На той стороне ходит слух, что за украинскими войсками идут иностранные бригады трансплантологов, которые извлекают из убитых органы и продают их за большие деньги
– Сколько тел или фрагментов тел вы забрали из зоны АТО?
– Вы правильно сказали "фрагментов тел". Последний раз мы были в селе Логвиново Донецкой области. Это под Дебальцево. Вывезли оттуда восемь мешков, но это не значит, что восемь убитых. Каждый фрагмент тела, который находим, упаковываем в специальный отдельный пакет, составляем протокол и присваиваем уникальный номер. Всего за семь месяцев работы миссии в зоне АТО мы вывезли больше 450 мешков с телами или фрагментами тел украинских военных. Вывозим тела в тыл, например в Днепропетровск, там передаем их органам внутренних дел, которые открывают уголовное дело по факту гибели каждого военнослужащего, устанавливают личность погибшего, ищут родственников и так далее.
– Простите за прямолинейность, но как конкретно ищете? Надеваете перчатки, маску и исследуете уничтоженную технику в поисках хотя бы фрагментов тел?
– Легче всего работать по свежим событиям, когда закончился бой, прошел один-два дня, все успокоилось и можно подойти к технике. Как правило, тела и фрагменты тел лежат либо на поверхности, либо в стороне чуть прикопаны. Гораздо сложнее работать спустя месяцы после боя, потому что технику уже кто-то порезал и растащил на металлолом. Следы недавних захоронений труднее найти, особенно если выпал снег.

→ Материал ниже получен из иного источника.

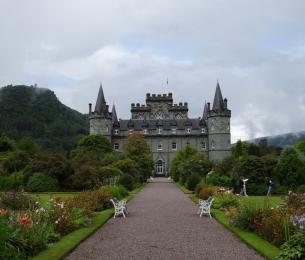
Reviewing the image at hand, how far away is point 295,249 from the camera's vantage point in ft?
26.5

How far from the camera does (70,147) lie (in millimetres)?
99250

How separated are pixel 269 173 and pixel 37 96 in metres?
85.7

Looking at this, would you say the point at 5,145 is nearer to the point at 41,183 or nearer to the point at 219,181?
the point at 41,183

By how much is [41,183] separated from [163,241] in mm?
24148

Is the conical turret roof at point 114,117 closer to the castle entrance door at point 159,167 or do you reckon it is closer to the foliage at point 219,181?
the castle entrance door at point 159,167

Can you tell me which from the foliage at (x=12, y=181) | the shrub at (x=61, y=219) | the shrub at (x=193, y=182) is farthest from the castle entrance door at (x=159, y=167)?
the shrub at (x=61, y=219)

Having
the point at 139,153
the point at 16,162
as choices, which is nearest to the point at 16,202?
the point at 16,162

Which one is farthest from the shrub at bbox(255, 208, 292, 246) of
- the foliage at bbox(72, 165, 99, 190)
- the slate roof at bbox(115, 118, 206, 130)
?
the slate roof at bbox(115, 118, 206, 130)

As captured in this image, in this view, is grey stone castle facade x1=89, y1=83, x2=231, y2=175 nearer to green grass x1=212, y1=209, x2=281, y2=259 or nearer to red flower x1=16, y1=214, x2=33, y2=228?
green grass x1=212, y1=209, x2=281, y2=259

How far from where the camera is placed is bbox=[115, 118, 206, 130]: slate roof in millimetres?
91000

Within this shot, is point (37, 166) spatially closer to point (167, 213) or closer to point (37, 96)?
point (167, 213)

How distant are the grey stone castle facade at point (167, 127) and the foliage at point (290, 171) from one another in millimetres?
49035

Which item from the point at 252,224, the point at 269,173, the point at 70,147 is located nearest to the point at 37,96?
the point at 70,147

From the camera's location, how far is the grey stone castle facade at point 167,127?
3305 inches
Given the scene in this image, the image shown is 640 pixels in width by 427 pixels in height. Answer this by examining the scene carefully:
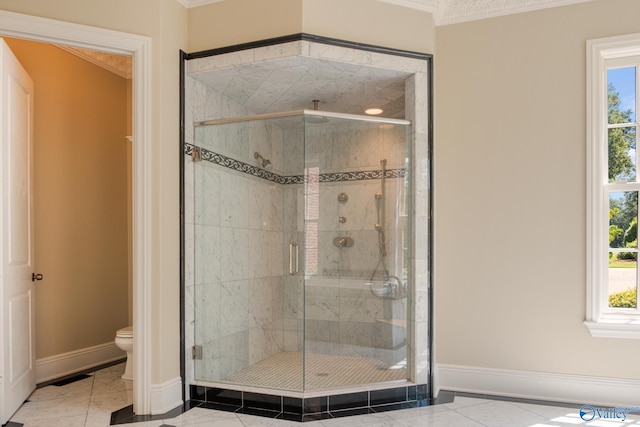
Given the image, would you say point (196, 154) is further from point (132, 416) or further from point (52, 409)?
point (52, 409)

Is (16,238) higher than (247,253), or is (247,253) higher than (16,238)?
(16,238)

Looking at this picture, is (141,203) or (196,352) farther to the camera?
(196,352)

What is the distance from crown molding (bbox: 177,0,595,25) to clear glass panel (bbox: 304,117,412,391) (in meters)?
0.82

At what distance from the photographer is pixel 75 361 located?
387cm

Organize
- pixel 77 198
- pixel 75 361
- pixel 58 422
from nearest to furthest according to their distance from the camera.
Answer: pixel 58 422, pixel 75 361, pixel 77 198

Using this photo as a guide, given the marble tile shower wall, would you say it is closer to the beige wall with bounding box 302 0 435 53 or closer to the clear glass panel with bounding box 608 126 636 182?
the beige wall with bounding box 302 0 435 53

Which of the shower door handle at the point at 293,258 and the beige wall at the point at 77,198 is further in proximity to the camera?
the beige wall at the point at 77,198

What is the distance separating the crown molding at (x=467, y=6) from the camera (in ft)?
10.5

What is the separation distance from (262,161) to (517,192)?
1.75 meters

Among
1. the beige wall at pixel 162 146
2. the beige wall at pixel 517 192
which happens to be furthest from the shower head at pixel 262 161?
the beige wall at pixel 517 192

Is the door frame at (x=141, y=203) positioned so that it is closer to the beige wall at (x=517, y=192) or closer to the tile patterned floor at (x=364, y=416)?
the tile patterned floor at (x=364, y=416)

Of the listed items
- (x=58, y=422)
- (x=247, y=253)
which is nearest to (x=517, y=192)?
(x=247, y=253)

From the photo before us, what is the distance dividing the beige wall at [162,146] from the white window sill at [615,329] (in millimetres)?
2652

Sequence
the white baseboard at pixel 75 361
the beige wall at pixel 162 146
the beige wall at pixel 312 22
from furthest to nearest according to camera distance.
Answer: the white baseboard at pixel 75 361, the beige wall at pixel 312 22, the beige wall at pixel 162 146
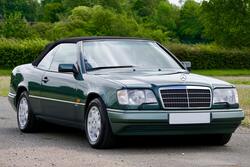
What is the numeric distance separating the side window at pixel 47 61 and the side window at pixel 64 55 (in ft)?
0.39

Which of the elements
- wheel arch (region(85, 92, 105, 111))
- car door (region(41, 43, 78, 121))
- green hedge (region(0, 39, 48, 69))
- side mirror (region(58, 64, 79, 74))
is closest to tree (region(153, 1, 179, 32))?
green hedge (region(0, 39, 48, 69))

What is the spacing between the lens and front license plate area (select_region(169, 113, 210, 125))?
8.65 meters

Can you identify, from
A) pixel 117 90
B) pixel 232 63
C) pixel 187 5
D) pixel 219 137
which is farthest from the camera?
pixel 187 5

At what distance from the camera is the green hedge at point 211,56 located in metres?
49.8

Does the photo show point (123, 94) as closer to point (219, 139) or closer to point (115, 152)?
point (115, 152)

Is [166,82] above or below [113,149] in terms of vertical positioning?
above

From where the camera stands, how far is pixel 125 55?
33.1 feet

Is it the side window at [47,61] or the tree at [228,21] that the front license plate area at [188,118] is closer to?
the side window at [47,61]

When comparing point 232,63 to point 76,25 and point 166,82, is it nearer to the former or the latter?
point 76,25

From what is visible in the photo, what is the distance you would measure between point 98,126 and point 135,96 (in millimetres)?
634

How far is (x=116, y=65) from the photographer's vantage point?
9.85 metres

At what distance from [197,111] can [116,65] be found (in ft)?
Answer: 5.03

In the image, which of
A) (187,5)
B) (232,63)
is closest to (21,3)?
(187,5)

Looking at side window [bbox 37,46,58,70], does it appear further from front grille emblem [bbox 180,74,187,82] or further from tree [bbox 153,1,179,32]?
tree [bbox 153,1,179,32]
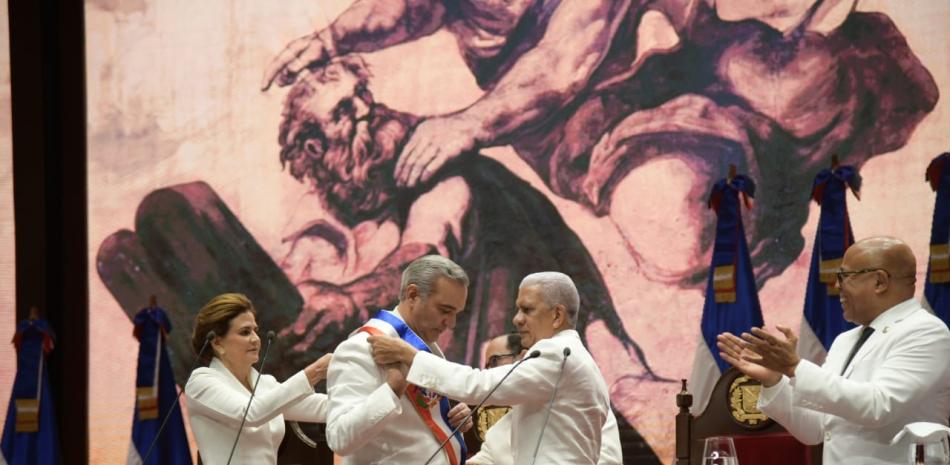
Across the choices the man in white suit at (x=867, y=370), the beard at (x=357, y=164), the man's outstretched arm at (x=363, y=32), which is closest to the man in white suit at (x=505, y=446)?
Result: the man in white suit at (x=867, y=370)

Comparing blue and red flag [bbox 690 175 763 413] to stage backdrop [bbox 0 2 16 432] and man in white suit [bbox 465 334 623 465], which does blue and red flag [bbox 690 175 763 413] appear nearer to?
man in white suit [bbox 465 334 623 465]

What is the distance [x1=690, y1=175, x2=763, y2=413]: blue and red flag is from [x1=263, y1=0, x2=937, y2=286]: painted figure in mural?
2.24 ft

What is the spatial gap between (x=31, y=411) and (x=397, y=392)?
13.7 feet

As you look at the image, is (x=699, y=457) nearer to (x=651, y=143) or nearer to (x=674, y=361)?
(x=674, y=361)

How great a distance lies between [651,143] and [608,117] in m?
0.30

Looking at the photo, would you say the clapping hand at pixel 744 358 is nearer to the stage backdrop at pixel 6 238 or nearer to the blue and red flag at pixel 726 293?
the blue and red flag at pixel 726 293

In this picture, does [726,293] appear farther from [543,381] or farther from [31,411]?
[31,411]

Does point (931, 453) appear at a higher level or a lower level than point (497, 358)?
higher

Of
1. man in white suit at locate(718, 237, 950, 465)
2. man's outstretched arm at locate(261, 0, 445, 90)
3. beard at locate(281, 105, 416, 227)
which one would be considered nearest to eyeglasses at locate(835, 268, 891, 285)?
man in white suit at locate(718, 237, 950, 465)

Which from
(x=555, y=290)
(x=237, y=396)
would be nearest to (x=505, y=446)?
(x=237, y=396)

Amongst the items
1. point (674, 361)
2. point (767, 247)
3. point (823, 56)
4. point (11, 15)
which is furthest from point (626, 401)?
point (11, 15)

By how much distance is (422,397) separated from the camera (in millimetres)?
4473

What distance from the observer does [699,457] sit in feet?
20.7

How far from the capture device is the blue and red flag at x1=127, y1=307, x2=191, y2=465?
757 centimetres
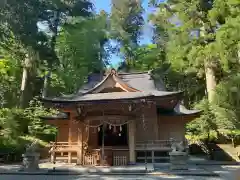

Фото: Ярослав Жилкин / Facebook
К нам обращаются либо родственники погибших, либо военные, вышедшие из боя, говорят: "Там-то и там-то не успели вывезти 200-го". Мы составляем базу, разрабатываем маршрут, договариваемся с той стороной и едем по "зеленому коридору" на место. Наша задача – безопасно добраться и осмотреть территорию. На машине не всегда можно проехать, дороги и поля часто заминированы. Недавний случай под Горловкой, когда маршрутка решила объехать блокпост по полю и подорвалась, это подтверждает. В зоне АТО осталось много заминированных территорий. Добрались до места, надели перчатки, начали работу. Если видим свежее захоронение недалеко от места боя, понимаем, что, скорее всего, это украинский военный, потому что та стороны чаще всего тела своих забирает.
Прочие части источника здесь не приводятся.